### [READING PASSAGE]
The 2017 recipients of the Ski Racing Junior of the Year award are Alice Merryweather, Breezy Johnson, and Sam Morse.

EDITOR’S NOTE: Well, now we know how Steve Harvey and those people at the Academy Awards must have felt. In the original version of this announcement, we had the glaring omission of not including Breezy Johnson and her incredible breakout season on the World Cup. We made a mistake. We own up to it. We promise to do better!

 

Breezy Johnson

For 21-year-old Idaho native Breezy Johnson, her first full season on the World Cup was supposed to be a learning experience. Instead, Johnson turned convention on its head and blew the doors off everyone’s expectations from the get-go and cemented her place on the World Cup race after race with impressive performances.

JOHNSON Breezy“I don’t think I could have expected to be this consistently fast everywhere that I’ve been so far so I’m really happy with it and just hope to keep it going,” Johnson said at this season’s Cortina d’Ampezzo World Cups. “I try not to let any of it go to my head, I just try to keep executing my plan the way that I know best, keep working on my technique and keep working on my skiing.”

And keep it going she did. Johnson went on to make her first World Championship team, placing 15th in the downhill and 28th in the super-G in St. Moritz and even qualified for her first World Cup Finals in Aspen and finished the season ranked 18th in the world in downhill.

 

Alice Merryweather

The 20-year-old Massachusetts native chose to make her last year as a junior one to remember by locking down both the NorAm downhill title and World Junior downhill gold earlier this month in Are, Sweden.

KILLINGTON, VT - NOVEMBER 26: Alice Merryweather of USA in action during the Audi FIS Alpine Ski World Cup Women's Giant Slalom on November 26, 2016 in Killington, Vermont. (Photo by Alexis Boichard/Agence Zoom/Getty Images)

### [SOURCE INFORMATION]
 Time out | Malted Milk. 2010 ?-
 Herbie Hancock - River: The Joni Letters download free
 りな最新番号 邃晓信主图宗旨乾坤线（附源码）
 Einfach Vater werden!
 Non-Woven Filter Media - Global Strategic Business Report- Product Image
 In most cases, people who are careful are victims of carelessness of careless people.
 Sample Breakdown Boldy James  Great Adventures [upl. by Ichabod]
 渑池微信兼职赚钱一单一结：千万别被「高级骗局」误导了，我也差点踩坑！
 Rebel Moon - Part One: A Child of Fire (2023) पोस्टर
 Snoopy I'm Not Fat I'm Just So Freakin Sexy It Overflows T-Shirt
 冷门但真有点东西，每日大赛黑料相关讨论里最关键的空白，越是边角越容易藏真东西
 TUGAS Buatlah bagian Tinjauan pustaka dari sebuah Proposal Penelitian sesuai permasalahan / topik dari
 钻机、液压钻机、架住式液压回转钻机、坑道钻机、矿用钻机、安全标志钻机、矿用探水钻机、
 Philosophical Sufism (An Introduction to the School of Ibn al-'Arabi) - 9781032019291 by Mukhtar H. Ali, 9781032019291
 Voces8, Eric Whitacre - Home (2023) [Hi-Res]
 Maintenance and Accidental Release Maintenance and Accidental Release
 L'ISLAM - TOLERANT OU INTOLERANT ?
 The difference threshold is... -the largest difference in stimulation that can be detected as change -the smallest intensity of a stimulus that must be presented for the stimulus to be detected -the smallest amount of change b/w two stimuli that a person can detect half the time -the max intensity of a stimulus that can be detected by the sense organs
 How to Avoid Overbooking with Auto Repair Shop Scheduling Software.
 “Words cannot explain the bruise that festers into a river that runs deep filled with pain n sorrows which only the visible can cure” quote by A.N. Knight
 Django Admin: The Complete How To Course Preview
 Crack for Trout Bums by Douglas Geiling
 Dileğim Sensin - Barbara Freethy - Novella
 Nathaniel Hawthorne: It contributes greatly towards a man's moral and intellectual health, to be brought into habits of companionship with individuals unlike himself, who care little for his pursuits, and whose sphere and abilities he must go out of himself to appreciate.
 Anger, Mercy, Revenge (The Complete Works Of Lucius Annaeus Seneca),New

### [EXERCISES TO COMPLETE]
**A.** Turn the paragraph of the Junior of the Year article beginning "And keep it going she did" into a short bulleted list that keeps its main facts.
**B.** Write the next part of the article on the 2017 Ski Racing Junior of the Year award, picking up where it stops.

### [ANSWERS IN ORDER]
**A.**
- Made her first World Championship team
- At St. Moritz, placed 15th in the downhill and 28th in the super-G
- Qualified for her first World Cup Finals, in Aspen
- Finished the season ranked 18th in the world in downhill

**B.**
Photo by Alexis Boichard/Agence Zoom/Getty Images

Although making her World Cup debut last season in Garmisch, Germany, Merryweather relished the opportunity to close out this year’s World Cup campaign on home soil at World Cup Finals in Aspen, finishing in 19th place in the downhill. If this season is any indication of what is to come, look for Merryweather to make her mark on the World Cup sooner rather than later as she now has downhill starting rights all to herself by virtue of her NorAm title.

“It’s incredible,” she said. “I wanted to have this kind of season, but you never know how it’s going to turn out and to actually achieve a lot of my goals this year has been really cool. I’m really happy with it. It’s so fun to be at Sugarloaf because I spent so much time here growing up ski racing in the East and getting to end the season here is really, really fun.”

 

Sam Morse

The self-described ‘Moose on the Loose’ used built up experience at big events like World Juniors to finally break through on the international level and take the World Junior downhill win on the same day as Merryweather, giving the United States a rare double gold performance and stamping his ticket to race his World Cup debut in Aspen at World Cup finals, where he finished 21st in the downhill.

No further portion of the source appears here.